Indian consumers can expect little relief from high edible oil prices at least until May as a combination of factors such as labour shortage in South-East Asia oil palm plantations, surging crude oil prices and dry weather in South America will keep them elevated. 

These factors have resulted in palm oil prices zooming to record highs this year, gaining 20 per cent, while soyabean oil has increased by over 15 per cent. 

“Dry weather in South America over the past two months has significantly depressed forecast soyabean yields and slashed production,” said Oilseeds: World Markets and Trade report of the Foreign Agricultural Service of the US Department of Agriculture (USDA).

‘Perfect storm’

Since the December 2021 WASDE (world agricultural supply and demand estimates) of the USDA, soyabean production has been lowered by over 18 million tonnes (mt) in Brazil (down 7 per cent), Argentina (9 per cent) and Paraguay (37 per cent).

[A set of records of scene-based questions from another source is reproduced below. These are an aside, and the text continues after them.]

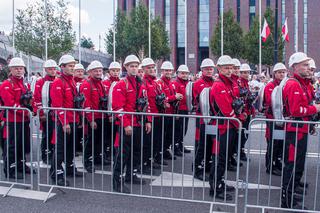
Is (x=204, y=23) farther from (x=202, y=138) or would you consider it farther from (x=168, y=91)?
(x=202, y=138)

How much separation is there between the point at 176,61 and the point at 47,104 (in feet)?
160

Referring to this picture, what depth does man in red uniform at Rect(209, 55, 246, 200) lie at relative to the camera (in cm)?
585

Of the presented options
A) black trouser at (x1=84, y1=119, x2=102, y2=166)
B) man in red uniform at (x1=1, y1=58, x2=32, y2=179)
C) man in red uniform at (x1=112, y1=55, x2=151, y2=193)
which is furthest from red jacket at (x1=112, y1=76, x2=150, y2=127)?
black trouser at (x1=84, y1=119, x2=102, y2=166)

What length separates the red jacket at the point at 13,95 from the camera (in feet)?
22.7

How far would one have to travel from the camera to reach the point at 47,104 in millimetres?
7352

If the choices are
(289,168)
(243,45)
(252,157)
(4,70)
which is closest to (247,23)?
(243,45)

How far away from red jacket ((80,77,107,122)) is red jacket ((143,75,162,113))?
0.95 meters

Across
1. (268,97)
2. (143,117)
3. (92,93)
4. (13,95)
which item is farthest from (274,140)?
(13,95)

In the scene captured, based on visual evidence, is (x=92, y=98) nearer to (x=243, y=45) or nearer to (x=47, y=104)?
(x=47, y=104)

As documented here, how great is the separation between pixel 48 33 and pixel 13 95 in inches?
769

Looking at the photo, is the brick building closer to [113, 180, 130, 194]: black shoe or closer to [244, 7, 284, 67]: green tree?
[244, 7, 284, 67]: green tree

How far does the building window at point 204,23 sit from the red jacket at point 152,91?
47400 millimetres

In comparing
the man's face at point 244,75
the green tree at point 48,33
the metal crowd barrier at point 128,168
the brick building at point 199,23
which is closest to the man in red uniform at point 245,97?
the man's face at point 244,75

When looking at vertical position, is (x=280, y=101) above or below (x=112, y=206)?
above
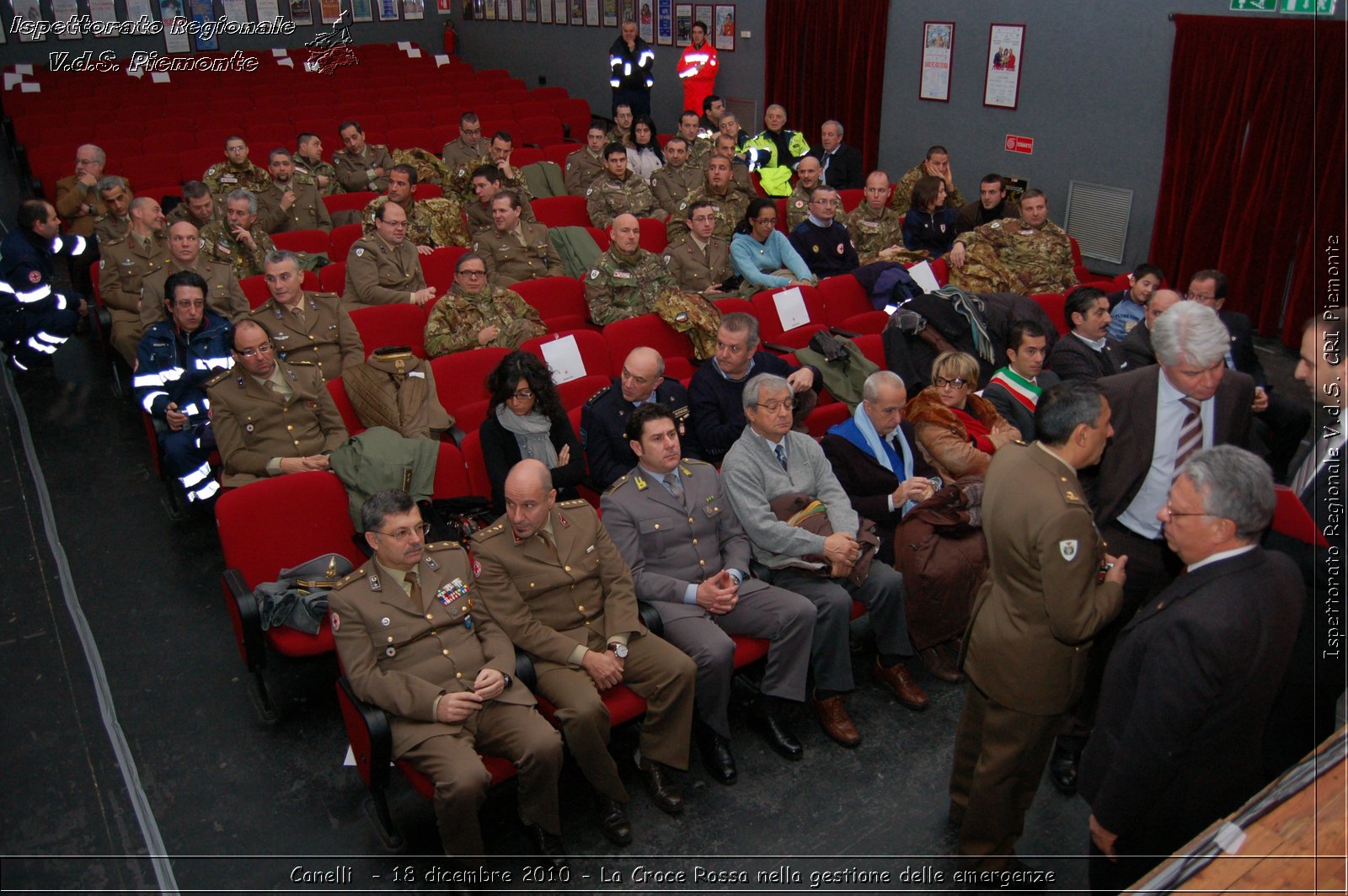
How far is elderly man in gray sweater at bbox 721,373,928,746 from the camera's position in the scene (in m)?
3.47

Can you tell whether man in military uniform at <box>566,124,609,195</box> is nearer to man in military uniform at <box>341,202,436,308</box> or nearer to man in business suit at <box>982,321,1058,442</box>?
man in military uniform at <box>341,202,436,308</box>

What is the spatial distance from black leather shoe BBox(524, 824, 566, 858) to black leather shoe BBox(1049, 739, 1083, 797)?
173 cm

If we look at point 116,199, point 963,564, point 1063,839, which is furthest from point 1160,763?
point 116,199

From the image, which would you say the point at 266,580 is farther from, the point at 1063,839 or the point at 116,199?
the point at 116,199

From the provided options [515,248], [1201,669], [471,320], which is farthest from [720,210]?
[1201,669]

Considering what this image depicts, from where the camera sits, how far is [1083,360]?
15.0 ft

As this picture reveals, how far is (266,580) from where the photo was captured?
350 centimetres

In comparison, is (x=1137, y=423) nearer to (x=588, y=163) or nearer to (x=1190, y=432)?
(x=1190, y=432)

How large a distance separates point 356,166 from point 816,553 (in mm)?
6612

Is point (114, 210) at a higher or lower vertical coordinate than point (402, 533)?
higher

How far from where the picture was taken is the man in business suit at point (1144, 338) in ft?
14.6

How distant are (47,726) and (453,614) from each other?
1.69 meters

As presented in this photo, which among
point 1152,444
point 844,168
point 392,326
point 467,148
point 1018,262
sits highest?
point 467,148

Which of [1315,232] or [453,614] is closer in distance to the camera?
[453,614]
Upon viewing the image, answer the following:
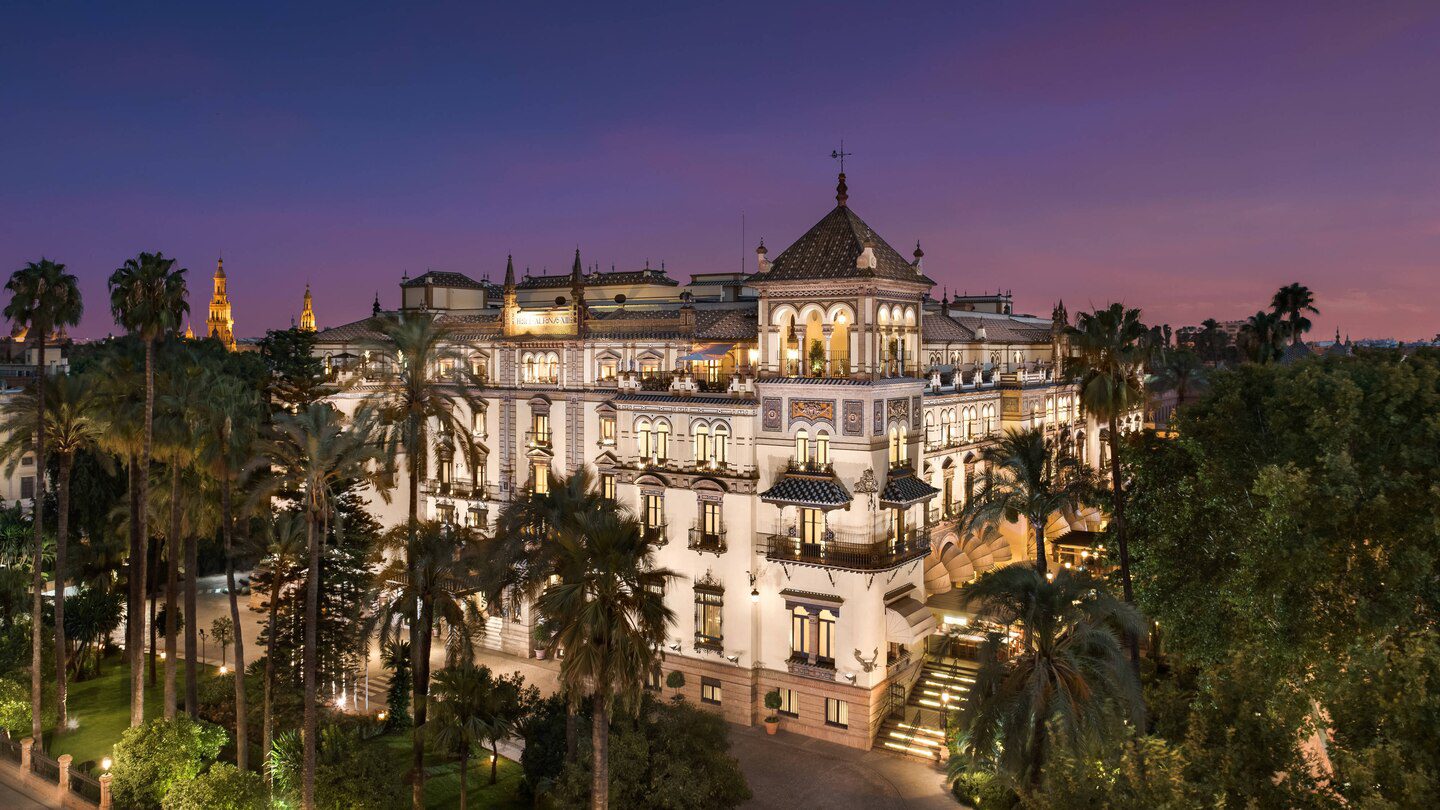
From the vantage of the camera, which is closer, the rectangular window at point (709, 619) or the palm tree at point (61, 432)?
the palm tree at point (61, 432)

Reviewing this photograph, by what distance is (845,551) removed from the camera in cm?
3553

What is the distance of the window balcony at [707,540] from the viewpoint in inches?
Answer: 1501

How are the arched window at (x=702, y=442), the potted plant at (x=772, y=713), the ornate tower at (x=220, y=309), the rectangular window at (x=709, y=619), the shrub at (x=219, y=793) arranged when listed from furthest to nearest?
the ornate tower at (x=220, y=309) → the arched window at (x=702, y=442) → the rectangular window at (x=709, y=619) → the potted plant at (x=772, y=713) → the shrub at (x=219, y=793)

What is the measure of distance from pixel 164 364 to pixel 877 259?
3253cm

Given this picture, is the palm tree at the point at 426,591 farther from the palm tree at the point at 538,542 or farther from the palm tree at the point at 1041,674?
the palm tree at the point at 1041,674

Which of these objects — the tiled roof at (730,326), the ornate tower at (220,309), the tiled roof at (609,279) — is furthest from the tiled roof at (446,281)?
the ornate tower at (220,309)

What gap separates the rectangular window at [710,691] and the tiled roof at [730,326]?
1570 centimetres

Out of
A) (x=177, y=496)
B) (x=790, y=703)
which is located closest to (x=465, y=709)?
(x=177, y=496)

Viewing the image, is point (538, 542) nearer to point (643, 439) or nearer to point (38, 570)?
point (643, 439)

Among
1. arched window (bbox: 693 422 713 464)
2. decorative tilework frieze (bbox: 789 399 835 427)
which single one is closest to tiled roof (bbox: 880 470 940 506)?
decorative tilework frieze (bbox: 789 399 835 427)

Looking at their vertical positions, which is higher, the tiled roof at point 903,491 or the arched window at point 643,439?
the arched window at point 643,439

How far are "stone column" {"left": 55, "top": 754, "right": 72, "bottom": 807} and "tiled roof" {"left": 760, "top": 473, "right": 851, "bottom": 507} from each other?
2634 centimetres

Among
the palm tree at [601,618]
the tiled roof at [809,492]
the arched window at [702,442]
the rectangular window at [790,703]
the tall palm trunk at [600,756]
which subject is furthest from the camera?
the arched window at [702,442]

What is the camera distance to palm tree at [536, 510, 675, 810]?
21875mm
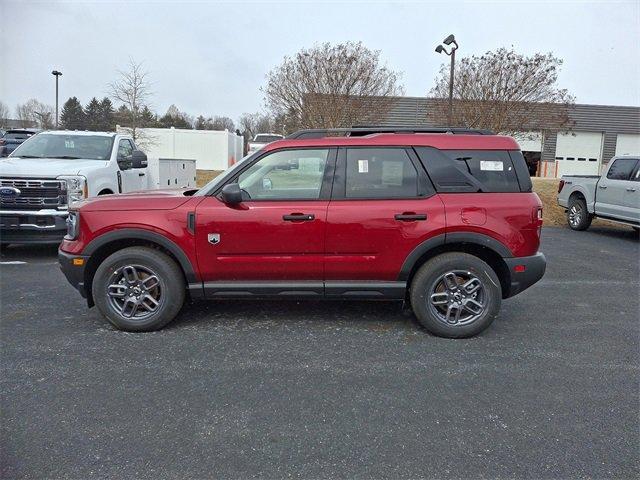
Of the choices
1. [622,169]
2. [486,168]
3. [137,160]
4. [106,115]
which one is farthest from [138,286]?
[106,115]

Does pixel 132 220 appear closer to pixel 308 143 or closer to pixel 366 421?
pixel 308 143

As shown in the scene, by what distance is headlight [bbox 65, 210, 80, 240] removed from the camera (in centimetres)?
437

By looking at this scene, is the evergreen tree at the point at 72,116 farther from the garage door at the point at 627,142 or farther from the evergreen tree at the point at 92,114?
the garage door at the point at 627,142

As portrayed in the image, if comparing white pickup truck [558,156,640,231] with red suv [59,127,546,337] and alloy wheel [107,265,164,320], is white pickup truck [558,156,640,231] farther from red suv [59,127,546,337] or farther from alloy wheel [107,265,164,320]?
alloy wheel [107,265,164,320]

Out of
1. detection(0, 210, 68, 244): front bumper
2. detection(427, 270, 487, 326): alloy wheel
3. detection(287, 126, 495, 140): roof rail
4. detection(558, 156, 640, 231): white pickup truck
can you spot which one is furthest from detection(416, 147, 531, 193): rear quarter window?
detection(558, 156, 640, 231): white pickup truck

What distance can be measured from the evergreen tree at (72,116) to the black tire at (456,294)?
5777 centimetres

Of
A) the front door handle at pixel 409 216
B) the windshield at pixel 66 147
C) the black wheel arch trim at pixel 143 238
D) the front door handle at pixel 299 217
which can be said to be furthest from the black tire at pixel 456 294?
the windshield at pixel 66 147

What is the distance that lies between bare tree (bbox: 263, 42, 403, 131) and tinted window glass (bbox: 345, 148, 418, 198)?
13.9 m

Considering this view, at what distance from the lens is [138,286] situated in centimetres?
439

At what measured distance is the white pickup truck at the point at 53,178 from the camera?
7.02 metres

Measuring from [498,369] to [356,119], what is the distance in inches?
612

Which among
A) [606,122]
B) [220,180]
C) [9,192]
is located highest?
[606,122]

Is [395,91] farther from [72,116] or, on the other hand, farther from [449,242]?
[72,116]

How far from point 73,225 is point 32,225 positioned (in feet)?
10.7
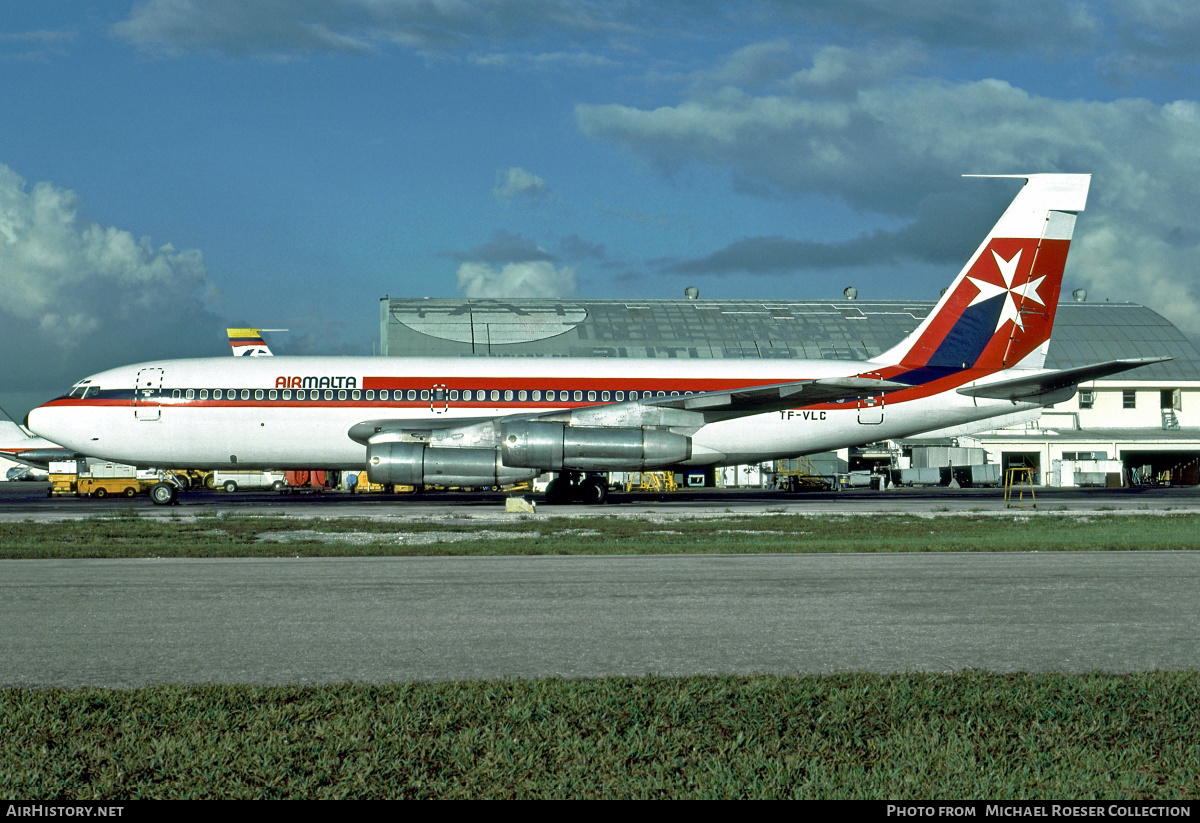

Edible oil expert and Godrej International Director Dorab Mistry told CNBC TV-18 on Wednesday that there was a “perfect storm” in the vegetable oils market and he now sees no relief for Indian customers and fast-moving consumer goods (FMCG) until May. 

“There is the problem of labour availability in Malaysia, the protectionist policy being followed by Indonesia, the impact of La Nina in South America and tension in the Black Sea region. The energy prices outlook is also bullish,” he said.

Indonesia export curbs 

BV Mehta, Executive Director, Solvent Extractors Association of India (SEA), said the Covid pandemic had led to a labour shortage in Malaysia’s oil palm plantations. 

Earlier this month, Indonesia ordered its palm oil producers to set aside 20 per cent of their planned exports for domestic sale. It also said export permits will be given only if they submit their domestic sale plants. 

The La Nina weather phenomenon has resulted in dry weather in South America, particularly affecting crops in Brazil and Argentina, while the Black Sea region is witnessing tension due to the Russia-Ukraine standoff.

Bullish bets up

As a result, crude palm oil March contracts have increased to 5,700 Malaysian ringgits ($1,379,06) on Thursday, off the record high of 5,704 ringgits on Wednesday. Soyabean oil March futures on the Chicago Board of Trade closed at 64.50 US cents per pound ($1,433 a tonne). 

ING Think, an arm of Dutch multinational financial services firm ING, said speculators were continuing to build fresh long positions on CBOT. Money managers increased their bullish bets by 39,593 last week, driving it to an eight-month high of 154,488 lots on February 1. 

On Wednesday, the landed price of RBD palmolein was $1,495 a tonne (against $1,345 on January 4), while crude palm oil rate was $1,500 ($1,365). The price of degummed soyabean oil landed has increased to $1,514 (1,450) and sunflower oil at $1,450 ($1,420). 

Palm oil for bio-diesel

“Vegetable oil prices are seen ruling at elevated levels for the foreseeable future,” Mistry said. 

Though Malaysia has announced the easing of border norms that will allow labours from Myanmar and Indonesia in its oil palm plantations, it will take 3-4 months before normalcy returns, said SEA’s Mehta. The USDA said the massive decrease in soyabean production in South America will “severely constrict global trade”. 

With crude oil prices ruling around $90 a barrel, Indonesia, in particular, is looking to divert palm oil for bio-diesel purposes. The Sout-East Asian nation accounts for 57 per cent of the total global palm oil production. 

Crude oil prices have been ruling over $90 a barrel this week as US inventories have dropped more than expected, besides a surge in demand. “The availability of vegetable oils could be affected they are used for the production of energy,” said Mehta. 

Headroom for rise limited

Mistry told the television channel that edible oil prices may not rise much from here, though they might claim the 3-4 per cent drop after China decided to release one million tonnes of soyabean and 3,00,000 tonnes of soya oil from its reserves.

“Prices may rise 4-5 per cent from here and palm oil may touch 6,000 ringgits. Prices will not go up much,” he said 

The USDA now estimates global oilseed production this season (October 2021-September 2022) at 611.48 mt against its earlier projections of 619.17 mt with soybean output cut to 363.86 mt from 372.56 mt. As a result, it expects exports to drop to 188.84 mt, lower than 190.98 mt last season and initial projections of 194.40 mt. 

Mistry said the high prices are leading to demand destruction, including in India, and it will be one reason why the headroom for a further rise in prices is less. This view is being supported by the USDA outlook which sees vegetable oil imports dropping to 185.38 mt from 190.16 last season and initial estimates of 191.21 mt.